__Fragment dokumentu__
________________________

Drache

Początkowy rozwój mechanizmu ruchu przebiegał w Europie zupełnie inaczej niż w Ameryce. Tam już w 1831 roku, przebudowując parowóz o układzie osi 1A, Jervis zastosował dwuosiowy wózek toczny. Początkowo chciał on tylko rozłożyć obciążenie na dwie osie, ale wózek przydał się również wtedy, kiedy zwiększająca się moc parowozów powodowała powiększenie długości ich kotłów. W Stanach Zjednoczonych już w 1836 roku skonstruowano pierwszy parowóz o układzie osi 2′B z wózkiem tocznym typu American. W Europie natomiast ciągle konstruowano parowozy mające nawet przy stosunkowo długich kotłach wszystkie osie w sztywnej ostoi. Na linie kolejowe z łukami o małych promieniach dobierano parowozy z małym rozstawem osi i wystającymi częściami ostoi. Powodowało to niespokojną jazdę parowozu przy większych prędkościach.

________________________

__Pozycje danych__
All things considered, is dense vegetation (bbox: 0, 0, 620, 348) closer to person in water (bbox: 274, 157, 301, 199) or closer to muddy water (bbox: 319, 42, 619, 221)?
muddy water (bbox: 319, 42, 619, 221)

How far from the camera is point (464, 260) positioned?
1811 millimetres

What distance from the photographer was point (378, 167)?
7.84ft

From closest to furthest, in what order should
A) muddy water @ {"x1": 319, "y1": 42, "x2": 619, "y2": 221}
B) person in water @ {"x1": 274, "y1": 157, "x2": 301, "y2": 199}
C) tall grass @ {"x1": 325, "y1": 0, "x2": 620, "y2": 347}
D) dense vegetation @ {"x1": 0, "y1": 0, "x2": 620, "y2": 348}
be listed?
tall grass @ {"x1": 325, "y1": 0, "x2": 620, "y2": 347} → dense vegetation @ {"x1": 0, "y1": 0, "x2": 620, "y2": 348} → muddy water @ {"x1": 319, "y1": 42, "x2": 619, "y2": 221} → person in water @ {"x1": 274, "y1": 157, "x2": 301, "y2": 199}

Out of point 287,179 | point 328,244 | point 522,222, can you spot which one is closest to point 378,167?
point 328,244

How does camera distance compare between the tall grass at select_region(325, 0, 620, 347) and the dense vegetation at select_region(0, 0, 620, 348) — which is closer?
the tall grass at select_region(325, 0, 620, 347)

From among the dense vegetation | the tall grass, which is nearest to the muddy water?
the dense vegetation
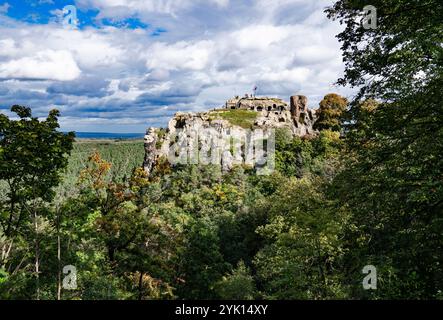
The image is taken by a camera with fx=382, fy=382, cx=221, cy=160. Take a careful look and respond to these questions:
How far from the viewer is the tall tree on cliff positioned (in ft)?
30.6

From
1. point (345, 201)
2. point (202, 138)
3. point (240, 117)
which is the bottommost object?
point (345, 201)

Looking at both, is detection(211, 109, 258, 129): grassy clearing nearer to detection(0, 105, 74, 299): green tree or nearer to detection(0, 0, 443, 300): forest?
detection(0, 0, 443, 300): forest

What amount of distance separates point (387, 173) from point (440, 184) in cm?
129

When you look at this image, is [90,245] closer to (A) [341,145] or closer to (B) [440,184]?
(A) [341,145]

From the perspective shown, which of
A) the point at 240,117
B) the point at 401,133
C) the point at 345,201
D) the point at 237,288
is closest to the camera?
the point at 401,133

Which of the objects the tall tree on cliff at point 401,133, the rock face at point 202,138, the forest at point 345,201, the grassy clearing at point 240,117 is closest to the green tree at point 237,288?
the forest at point 345,201

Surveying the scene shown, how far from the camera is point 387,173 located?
9742mm

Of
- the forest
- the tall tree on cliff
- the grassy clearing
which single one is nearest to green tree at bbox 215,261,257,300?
the forest

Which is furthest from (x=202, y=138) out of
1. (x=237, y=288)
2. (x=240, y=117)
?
(x=237, y=288)

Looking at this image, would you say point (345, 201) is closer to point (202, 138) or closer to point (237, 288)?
point (237, 288)

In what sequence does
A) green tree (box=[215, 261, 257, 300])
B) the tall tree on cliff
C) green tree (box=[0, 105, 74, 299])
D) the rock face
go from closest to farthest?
the tall tree on cliff → green tree (box=[0, 105, 74, 299]) → green tree (box=[215, 261, 257, 300]) → the rock face

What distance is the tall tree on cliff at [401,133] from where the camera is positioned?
9.32 meters

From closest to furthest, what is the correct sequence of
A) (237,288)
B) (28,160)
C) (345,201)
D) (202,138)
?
(345,201)
(28,160)
(237,288)
(202,138)

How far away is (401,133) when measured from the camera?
399 inches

________________________

__Wyzwanie 1__
Odpowiedz krótko na pytania dotyczące tekstu o rozwoju mechanizmu ruchu parowozów.
(a) W którym roku Jervis zastosował dwuosiowy wózek toczny?
(b) Jaki układ osi miał pierwszy parowóz z wózkiem tocznym typu American, skonstruowany w Stanach Zjednoczonych?
(c) Jakie parowozy dobierano na linie kolejowe z łukami o małych promieniach?
__Wyzwanie 2__
Kontynuuj tekst o rozwoju mechanizmu ruchu parowozów od miejsca, w którym się urywa.

__Odpowiedź pisemna 1__
(a) W 1831 roku.
(b) Układ osi 2′B.
(c) Parowozy z małym rozstawem osi i wystającymi częściami ostoi.

__Odpowiedź pisemna 2__
Maszyny z wózkiem tocznym dotarły do Europy poprzez wyroby fabryki Norrisa z Filadelfii, który otworzył filię w Wiedniu. W Niemczech ten typ parowozu wprowadziły przede wszystkim koleje Wirtembergii, Badenii i Hesji, a pierwszy parowóz wyprodukowany w Kassel wzorował się właśnie na nim: pionowy kopulasty kocioł, dwuosiowy wózek toczny o małym rozstawie osi, ostoja wewnętrzna, zewnętrzne, lekko nachylone cylindry, wiązary składające się z dwu równoległych drążków walcowych. Inne elementy były już bardziej europejskie: kopuła kotła z zaworami bezpieczeństwa, koła z odlewaną piastą i stalowymi obręczami, regulator własnej konstrukcji. Umieszczenie cylindrów przed wózkiem powodowało niespokojną jazdę parowozu. Niektóre źródła podają, że na osi napędnej były koła z obrzeżami. Jest to możliwe, ponieważ długość prowadząca parowozu określona z przodu czopem skrętu była dość duża.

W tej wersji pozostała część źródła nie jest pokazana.